Le Geai des chênes, un allié pour la régénération de la forêt menacée par le changement climatique

Avec le changement climatique, les essences d’arbres sont amenées à s’adapter. Parfois, certaines espèces ont besoin d’un petit coup de pouce pour y parvenir. En Isère, des tables à fruits sont expérimentées pour favoriser naturellement, avec l'aide des oiseaux, la migration du chêne.

Avec la hausse des températures et l’irrégularité des précipitations, certaines espèces forestières ne vont bientôt plus être à leur place dans leur écosystème habituel. « D’après les prévisions, le climat de la région devrait remonter de 600 à 800 mètres d'altitude d'ici la fin du siècle. Par exemple, le climat que l'on connaît aujourd'hui à 1 000 mètres d'altitude, on le retrouvera à 1600, 1800 mètres », explique Henri Moulin, animateur sylvicole à l'agence ONF d'Isère. Face à cette menace, le chêne ne parvient pas à remonter aussi rapidement en altitude à cause de ses graines trop lourdes. C’est à ce moment-là qu’entrent en jeu le Geai des chênes et les tables à fruits !

« Expérimentées en Allemagne, je me suis dit que les tables à fruits étaient aussi utilisables en montagne pour faire de la migration assistée du chêne, dans le but de le remonter en altitude », précise Henri, à l'initiative de cette expérimentation en Isère. Six tables ont donc été installées en automne 2022 dans les forêts iséroises. En 2023, 12 autres tables ont été ajoutées. La Grande Chartreuse, les Chambaran, l’Oisans, le Boutat… Toutes ces forêts domaniales en sont aujourd’hui équipées. 
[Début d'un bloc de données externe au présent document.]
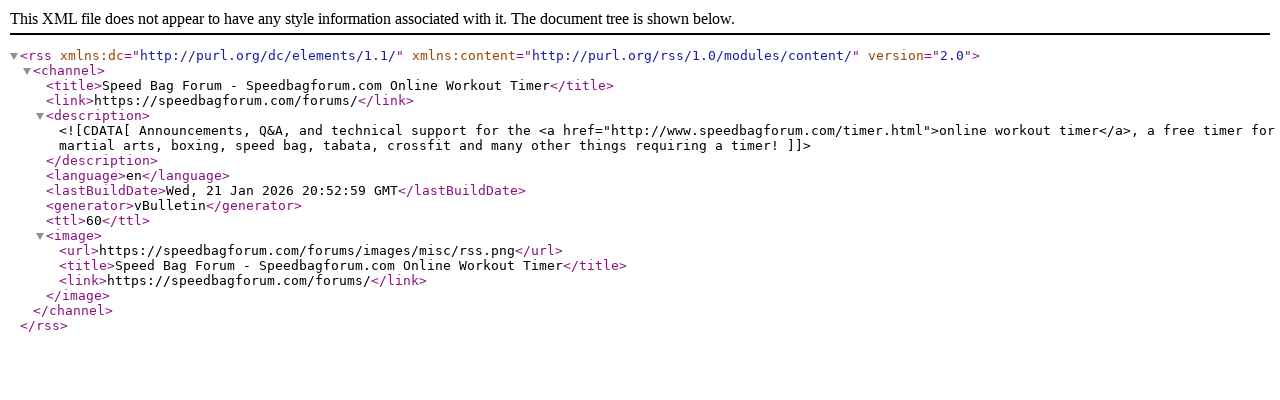

--- FILE ---
content_type: text/xml; charset=ISO-8859-1
request_url: https://speedbagforum.com/forums/external?type=rss2&nodeid=19
body_size: 793
content:
<?xml version="1.0" encoding="windows-1252"?>
<rss version="2.0" xmlns:dc="http://purl.org/dc/elements/1.1/" xmlns:content="http://purl.org/rss/1.0/modules/content/">
	<channel>
		<title>Speed Bag Forum - Speedbagforum.com Online Workout Timer</title>
		<link>https://speedbagforum.com/forums/</link>
		<description><![CDATA[Announcements, Q&A, and technical support for the <a href="http://www.speedbagforum.com/timer.html">online workout timer</a>, a free timer for martial arts, boxing, speed bag, tabata, crossfit and many other things requiring a timer!]]></description>
		<language>en</language>
		<lastBuildDate>Wed, 21 Jan 2026 20:52:59 GMT</lastBuildDate>
		<generator>vBulletin</generator>
		<ttl>60</ttl>
		<image>
			<url>https://speedbagforum.com/forums/images/misc/rss.png</url>
			<title>Speed Bag Forum - Speedbagforum.com Online Workout Timer</title>
			<link>https://speedbagforum.com/forums/</link>
		</image>
	</channel>
</rss>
Table à fruits en forêt domaniale de Grande Chartreuse, sur la Rocharey
Table à fruits en forêt domaniale de Grande Chartreuse, sur la Rocharey - ©Henri MOULIN / ONF

Mais concrètement, comment ça marche ?

Jules Méallier, ouvrier forestier en forêt domaniale des Coulmes, vient régulièrement alimenter les tables à fruits installées dans cette forêt. - ©Henri MOULIN / ONF

Une table à fruits est une sorte de table en bois sur laquelle sont disposés des glands, des châtaignes et des noix. Le Geai des chênes, qui s’alimente majoritairement de ces trois fruits, emporte avec lui ces graines qu’il cache dans le sol, à différentes altitudes, en guise de provision pour l’hiver. Intelligent, il s’assure de ne disperser que des glands sains, propices à la pousse de nouveaux arbres. Il lui arrive parfois de ne plus se souvenir où il les a dissimulés. C'est ainsi qu'il participe, malgré lui, à la régénération naturelle du chêne.

L'oiseau, assez craintif, doit se sentir en sécurité pour venir picorer sur les tables. Celles-ci doivent donc être installées dans un espace forestier ni trop ouvert, ni trop fermé. Les ouvriers de l’ONF viennent ensuite recharger régulièrement les tables en fruits. « Parfois, on réapprovisionne tous les 10 jours, parfois plus. Ça dépend vraiment des sites. »

Pour vérifier si ce dispositif fonctionne correctement en Isère, plusieurs pièges-photo ont été installés. « L’opération s’est révélée être un véritable succès », constate Henri. « A l’exception d’une seule table en Grande Chartreuse, installée dans un endroit au peuplement forestier trop fermé, toutes les autres fonctionnent bien. » En forêt domaniale du Boutat, les premiers semis de chêne ont déjà été observés, preuve que le dispositif est concluant ! 

Les Geais des chênes ne sont pas les seuls à profiter de ces tables à fruits. Il n'est pas rare que les chouettes hulottes et les hiboux petit duc  s'y installent pour chasser les rongeurs qui viennent récupérer les glands tombés de la table !

Le Geai des chênes en action

©Images capturées au piège-photo en forêt domaniale de l'Oisans / ONF

L’objectif de ces prochaines années est d’installer d’autres tables en forêt domaniale mais également d’étendre le dispositif aux forêts communales de la région.